ARGUABLY, there will not be any dent of difference even if the extended status quo ante (SQA) on the reproductive health law is lifted by the Supreme Court—not substantially, anyway. 

The SQA was proof enough that there is sanity and reason to the pleadings of the petitioners that the reproductive health law goes against the basic law of the land.  In the same breath, its legislation by both houses of Congress and its hasty signature by MalacaƱang demonstrate enough the brand of politics in this country where, if the “highly reliable” source of the columnist at Manila Standard Today (March 28, 2014) is correct, the Executive Department dangles P25 billion in between the eyes of some members of the Legislative Department just to wreck its independence and have them approve a bill that is so divisive and unpopular but obviously an obsessive favorite by the Palace—or by a superseding foreign intervenor.    

Proponents of the RH Law have been massively campaigning over the media that the delay in the implementation of the health law has been causing the rise in maternal deaths and in HIV-AIDS incidence.  And their allies in business have also been propounding that the inclusive economic growth in this country is being compromised by inoperability of this law and that the staggering growth of Philippine population is the primary culprit in the high incidence of poverty and joblessness.

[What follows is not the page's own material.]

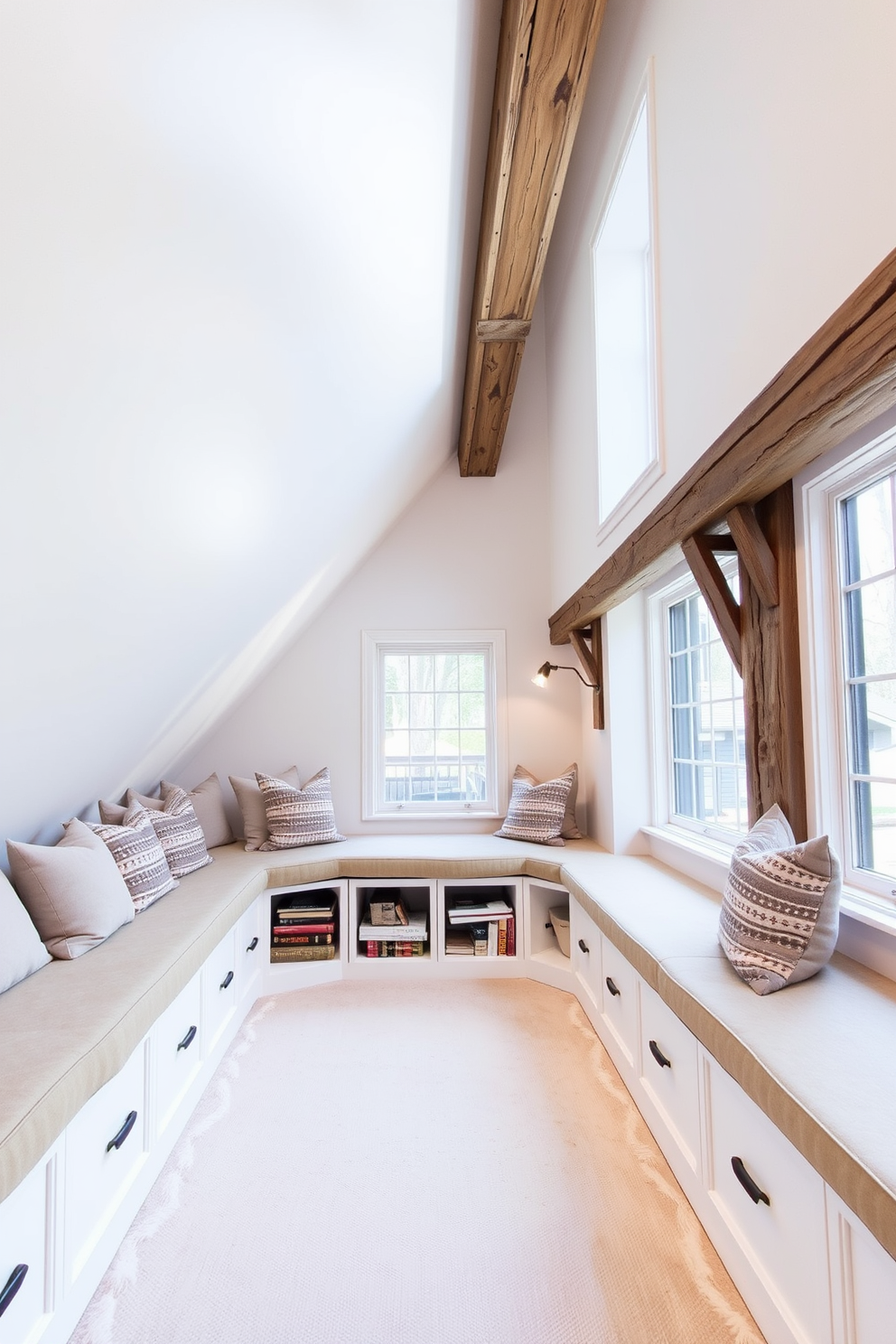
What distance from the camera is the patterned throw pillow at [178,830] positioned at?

Of course, these claims are not any closer to the truth.  The rise in maternal deaths and HIV-AIDS incidence, granting the proponents’ statistics are not doctored as was once admitted in one senate hearing, has no bearing with the implementation or otherwise of this law.  For as long as hospitals in this country remain decrepit and health services not easily accessible to greater population—not to mention a health system whose paradigm is not pro-poor and a health department that is mired in corruption and politicking—this law which is preferentially biased on spending billions of pesos annually more for the procurement of condoms and contraceptive pills will not help in alleviating the health problem of this country.

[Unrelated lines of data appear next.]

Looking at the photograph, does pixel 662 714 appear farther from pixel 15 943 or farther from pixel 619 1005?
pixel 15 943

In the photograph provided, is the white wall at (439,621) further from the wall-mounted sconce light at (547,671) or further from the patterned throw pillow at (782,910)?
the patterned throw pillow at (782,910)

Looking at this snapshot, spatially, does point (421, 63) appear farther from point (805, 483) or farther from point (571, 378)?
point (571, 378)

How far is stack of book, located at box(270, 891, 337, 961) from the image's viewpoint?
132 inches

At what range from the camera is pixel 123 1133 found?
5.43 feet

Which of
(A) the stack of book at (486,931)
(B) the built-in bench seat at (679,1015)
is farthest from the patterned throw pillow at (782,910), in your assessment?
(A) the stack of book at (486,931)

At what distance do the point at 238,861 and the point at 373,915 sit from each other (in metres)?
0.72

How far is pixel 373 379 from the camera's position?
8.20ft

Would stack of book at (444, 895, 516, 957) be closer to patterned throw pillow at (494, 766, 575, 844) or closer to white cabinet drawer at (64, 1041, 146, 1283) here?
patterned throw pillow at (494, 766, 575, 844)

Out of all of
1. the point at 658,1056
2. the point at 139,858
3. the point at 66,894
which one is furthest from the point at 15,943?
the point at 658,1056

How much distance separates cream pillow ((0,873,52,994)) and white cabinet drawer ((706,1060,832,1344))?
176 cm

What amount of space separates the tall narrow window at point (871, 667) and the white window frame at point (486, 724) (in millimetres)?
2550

Associating the rising population with poverty has long been debunked as myth.  Yet RH Law advocates still make use of this gambit in easily convincing the hoi polloi that they really have to constrict or else the Philippine will be at the tail-end of Afghanistan.  The situation of China and other highly populated countries in Asia that are very progressive is a loud counter argument.   On the other the demographic winter phenomenon that threatens to wipe out populations from the face of the earth is enough to send a legislature shivering, if  only understood.


So, will the health law make any difference?  Diminishing the incidence of corruption will.